By Shari A. Duron, Ph.D., Senior Consultant, The Piras Group

Leadership Communication

After years of managing and consulting to SME and Fortune 500 companies, I have discovered that organizational leaders consistently communicate poorly. In analyzing organizational dysfunction, many leaders unknowingly miscommunicate with colleagues resulting in significant disconnects. This discussion focuses on one primary reason for disconnects – effective listening – a critical communication skill for you as an organizational leader.

If you believe that you are a leader who is an excellent communicator and need no reminding on the necessity of listening, perhaps you do not need this brief review. However, what do your colleagues and/or employees say about your ability to thoroughly listen to what they are saying? Is there a gap between your opinion of yourself and that of those with whom you engage? And how would you know?

Since there are countless books and articles on leadership communications and the art of listening, there is no need to conduct more research or completely rewrite aspects of solid analyses.  My intention is not to conduct an exhaustive meta-analysis, but to focus on lessons learned using eleven respected thought leaders. 

How well do you listen?

Based on conducting multiple organizational assessments over a 30-year timeframe, I found gaps in perception are the norm with many leaders. Knowing something and doing it effectively are two very different capabilities and this topic has been documented well by Jeffrey Pffefer & Robert I. Sutton. The “knowing-doing gap” is our starting point. 

Pfeffer and Sutton state that for some companies, “talking” is considered a complete communication withimplied action, e.g. mission statements imply action is being taken. However, just because company leaders use complex verbiage and wordsmith elaborate vision or mission statements, it doesn’t mean the words are heard or even understood and effective action is being taken. Being articulate is only part of effective dialog.  Knowing what you intend to communicate and stating it effectively is a beginning, but knowing what is heard and whether the actions taken will reach tangible results completes a true dialog. (Cf. Intuit case study, 1, 2)

I have heard leaders say they are very good listeners, citing great eye contact and an ability to rephrase comments as evidence of good listening skills. Is it? There is more to it according to Broadcaster Celeste Headlee. In her TED Talk she states that talking and listening need to be in balance – a give and take – in order to achieve conversational competence. Headlee indicates that some people have more focus on their smart phone than in the conversational moment. If you are multi-tasking – listening to someone while viewing your mobile phone – how much are we actually hearing? And how respected is the other person feeling? Being fully present in the moment is difficult when organizational chaos reigns, but why have a conversation if you are not going to understand the essence of it, that is, to actually hear what is being said and then take action? (3)

→ **WORK INSTRUCTIONS**
1. In the leadership communication text, what does Celeste Headlee say talking and listening need to be in order to achieve conversational competence?
2. Echo the leadership communication text word for word, starting with "How well do" and going on through "our starting point.".

→ **EXTRACTED INFORMATION**
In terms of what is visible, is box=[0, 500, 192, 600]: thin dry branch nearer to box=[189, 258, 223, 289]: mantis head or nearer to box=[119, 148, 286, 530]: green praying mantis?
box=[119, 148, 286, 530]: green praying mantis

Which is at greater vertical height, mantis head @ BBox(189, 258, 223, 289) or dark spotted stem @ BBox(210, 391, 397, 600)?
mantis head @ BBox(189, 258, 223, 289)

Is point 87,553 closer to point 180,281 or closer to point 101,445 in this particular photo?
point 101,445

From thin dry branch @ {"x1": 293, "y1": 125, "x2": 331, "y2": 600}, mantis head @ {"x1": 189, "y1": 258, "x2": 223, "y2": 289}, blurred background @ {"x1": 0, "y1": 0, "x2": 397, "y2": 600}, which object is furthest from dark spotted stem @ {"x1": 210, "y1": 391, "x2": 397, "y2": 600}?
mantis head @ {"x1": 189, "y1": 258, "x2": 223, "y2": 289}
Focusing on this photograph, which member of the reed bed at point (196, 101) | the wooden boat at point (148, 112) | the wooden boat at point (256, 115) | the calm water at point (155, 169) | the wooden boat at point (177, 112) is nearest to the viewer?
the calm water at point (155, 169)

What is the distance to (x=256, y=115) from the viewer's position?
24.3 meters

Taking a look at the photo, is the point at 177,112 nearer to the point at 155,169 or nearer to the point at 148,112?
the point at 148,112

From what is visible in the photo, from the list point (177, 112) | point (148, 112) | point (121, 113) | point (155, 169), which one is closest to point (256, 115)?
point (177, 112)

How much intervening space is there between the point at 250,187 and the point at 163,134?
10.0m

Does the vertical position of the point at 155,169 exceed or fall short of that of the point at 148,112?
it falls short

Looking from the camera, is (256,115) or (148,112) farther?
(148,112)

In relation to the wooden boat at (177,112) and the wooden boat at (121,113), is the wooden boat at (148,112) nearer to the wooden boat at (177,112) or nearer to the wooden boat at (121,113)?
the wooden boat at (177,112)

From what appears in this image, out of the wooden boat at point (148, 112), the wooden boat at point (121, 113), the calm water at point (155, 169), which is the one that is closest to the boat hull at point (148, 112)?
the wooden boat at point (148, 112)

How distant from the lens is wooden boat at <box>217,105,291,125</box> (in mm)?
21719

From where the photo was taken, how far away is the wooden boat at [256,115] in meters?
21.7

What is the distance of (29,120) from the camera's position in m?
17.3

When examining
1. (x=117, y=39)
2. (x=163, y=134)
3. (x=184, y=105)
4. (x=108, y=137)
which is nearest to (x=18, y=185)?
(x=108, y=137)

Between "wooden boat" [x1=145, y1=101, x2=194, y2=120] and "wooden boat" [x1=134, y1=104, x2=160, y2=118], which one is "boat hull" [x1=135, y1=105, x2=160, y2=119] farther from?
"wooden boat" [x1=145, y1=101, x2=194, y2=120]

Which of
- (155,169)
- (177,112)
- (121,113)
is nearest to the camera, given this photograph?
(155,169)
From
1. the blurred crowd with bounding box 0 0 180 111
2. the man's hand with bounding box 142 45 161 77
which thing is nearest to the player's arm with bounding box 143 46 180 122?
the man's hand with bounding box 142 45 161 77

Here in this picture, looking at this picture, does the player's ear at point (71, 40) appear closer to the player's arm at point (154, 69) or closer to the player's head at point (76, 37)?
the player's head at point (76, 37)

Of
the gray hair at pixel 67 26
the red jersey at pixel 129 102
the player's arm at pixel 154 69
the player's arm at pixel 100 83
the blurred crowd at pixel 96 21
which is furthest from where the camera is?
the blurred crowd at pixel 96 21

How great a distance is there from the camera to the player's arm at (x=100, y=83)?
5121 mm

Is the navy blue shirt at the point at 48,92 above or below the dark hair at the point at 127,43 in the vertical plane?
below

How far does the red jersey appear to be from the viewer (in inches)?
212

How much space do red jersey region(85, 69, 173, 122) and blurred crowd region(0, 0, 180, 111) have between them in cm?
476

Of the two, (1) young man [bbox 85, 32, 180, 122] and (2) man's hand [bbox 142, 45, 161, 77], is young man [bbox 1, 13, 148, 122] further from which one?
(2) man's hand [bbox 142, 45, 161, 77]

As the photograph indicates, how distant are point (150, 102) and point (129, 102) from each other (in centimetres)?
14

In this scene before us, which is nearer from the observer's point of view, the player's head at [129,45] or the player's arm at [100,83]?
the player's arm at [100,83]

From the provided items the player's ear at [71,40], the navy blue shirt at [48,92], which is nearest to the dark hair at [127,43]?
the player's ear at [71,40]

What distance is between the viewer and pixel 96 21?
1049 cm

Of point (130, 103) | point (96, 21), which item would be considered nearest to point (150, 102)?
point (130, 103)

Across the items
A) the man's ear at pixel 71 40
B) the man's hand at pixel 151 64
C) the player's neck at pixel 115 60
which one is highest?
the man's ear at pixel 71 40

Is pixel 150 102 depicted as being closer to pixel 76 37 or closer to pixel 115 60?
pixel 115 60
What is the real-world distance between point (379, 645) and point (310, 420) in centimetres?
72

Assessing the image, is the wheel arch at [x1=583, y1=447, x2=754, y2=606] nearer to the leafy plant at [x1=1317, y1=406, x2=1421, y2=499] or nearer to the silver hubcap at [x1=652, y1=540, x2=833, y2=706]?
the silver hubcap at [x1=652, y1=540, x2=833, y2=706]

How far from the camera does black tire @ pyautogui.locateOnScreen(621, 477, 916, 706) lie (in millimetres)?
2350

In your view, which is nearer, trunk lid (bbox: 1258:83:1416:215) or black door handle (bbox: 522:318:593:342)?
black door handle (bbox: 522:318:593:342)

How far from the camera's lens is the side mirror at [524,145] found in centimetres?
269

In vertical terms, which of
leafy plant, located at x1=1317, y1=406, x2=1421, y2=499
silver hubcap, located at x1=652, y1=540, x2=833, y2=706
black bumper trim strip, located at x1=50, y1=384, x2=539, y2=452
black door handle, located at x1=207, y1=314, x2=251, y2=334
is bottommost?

→ **RESPONSES IN ORDER**
1. In balance, a give and take.

2.
How well do you listen?

Based on conducting multiple organizational assessments over a 30-year timeframe, I found gaps in perception are the norm with many leaders. Knowing something and doing it effectively are two very different capabilities and this topic has been documented well by Jeffrey Pffefer & Robert I. Sutton. The “knowing-doing gap” is our starting point.